Prime Minister Boris Johnson claimed ‘nobody told him’ the Downing Street garden party broke any Covid-19 rules – but a past tweet might suggest otherwise.
The government is currently gripped by ‘Partygate’, with the Conservatives accused of flouting lockdown restrictions and hosting several parties, including a ‘business meeting with cheese and wine’, a Christmas quiz chaired by the PM and a ‘bring your own booze’ garden bash.
During his apology to the house, in which he acknowledged the public’s anger after not being able to see family and friends while politicians hung out, he said he believed the party was a ‘work event’, and he’s since reiterated how he wasn’t aware the party was in breach of any rules.
Today, January 18, Johnson said he ‘humbly apologises’ to the public for ‘misjudgements’ concerning parties during lockdown.
‘I’m saying categorically that nobody told me, nobody said this was something that was against the rules, doing something that wasn’t a work event because frankly, I can’t imagine why it would have gone ahead, or it would have been allowed to go ahead if it was against the rules,’ the prime minister, responsible for announcing Covid-19 rules the country, said.

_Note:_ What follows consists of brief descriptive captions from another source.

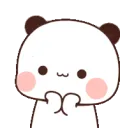 panda_cute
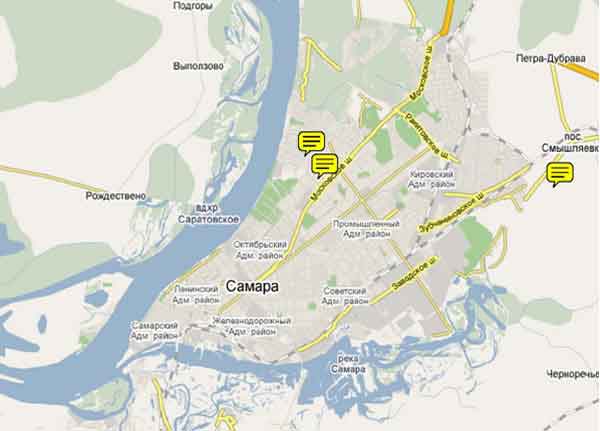 Trois écrans LED en Samara qui forment un réseau numérique local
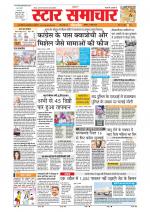Star Samachar Bhopal
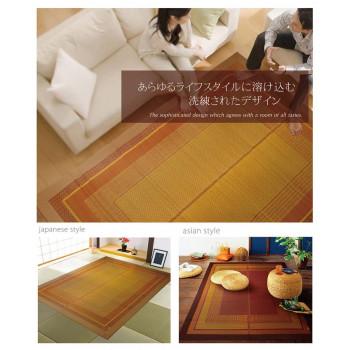 純国産 い草ラグカーペット 『ランクス総色』 ネイビー 約191×300cm_2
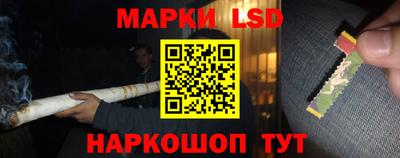 mdpv Шебекино
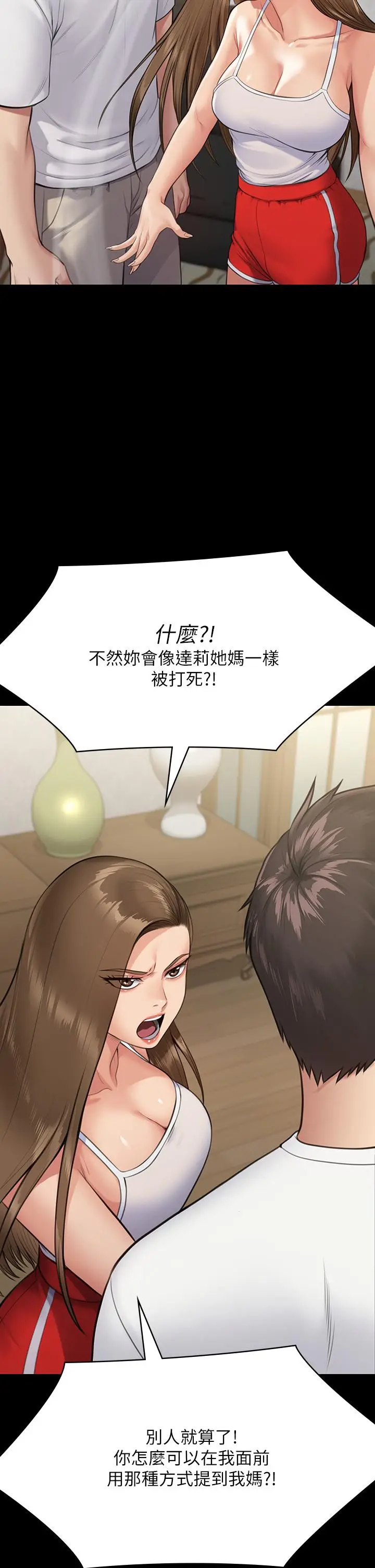 漫画《傀儡》第252话第37张图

‘My memory is going out into the garden for about 25 minutes, which I implicitly thought was a work event, and talking to staff, thanking staff. I then went back to my office and continued my work. I carry full responsibility for what took place, nobody said to me, ‘This is an event that’s against the rules, in breach of what we’re asking everybody else to do’.’
A tweet from March 2020 has since resurfaced, featuring a letter Johnson penned to a seven-year-old girl named Josephine, who wrote to him about her birthday party being cancelled. ‘I think mummy and daddy might have to cancel my party but I don’t mind because I want everybody to be ok,’ she wrote.
Johnson shared his response, writing, ‘Josephine sets a great example to us all by postponing her birthday party until we have sent coronavirus packing. Together we can beat this. In the meantime let’s all wish her happy birthday (twice) whilst washing our hands. #BeLikeJosephine #StayHomeSaveLives.’
During that time, extensive restrictions were still in place across the UK. Just two months later, shortly before the party took place, Johnson said ‘it would be madness now to throw away’ the achievement of the public’s sacrifice ‘by allowing a second spike… we must stay alert. We must continue to control the virus and save lives.’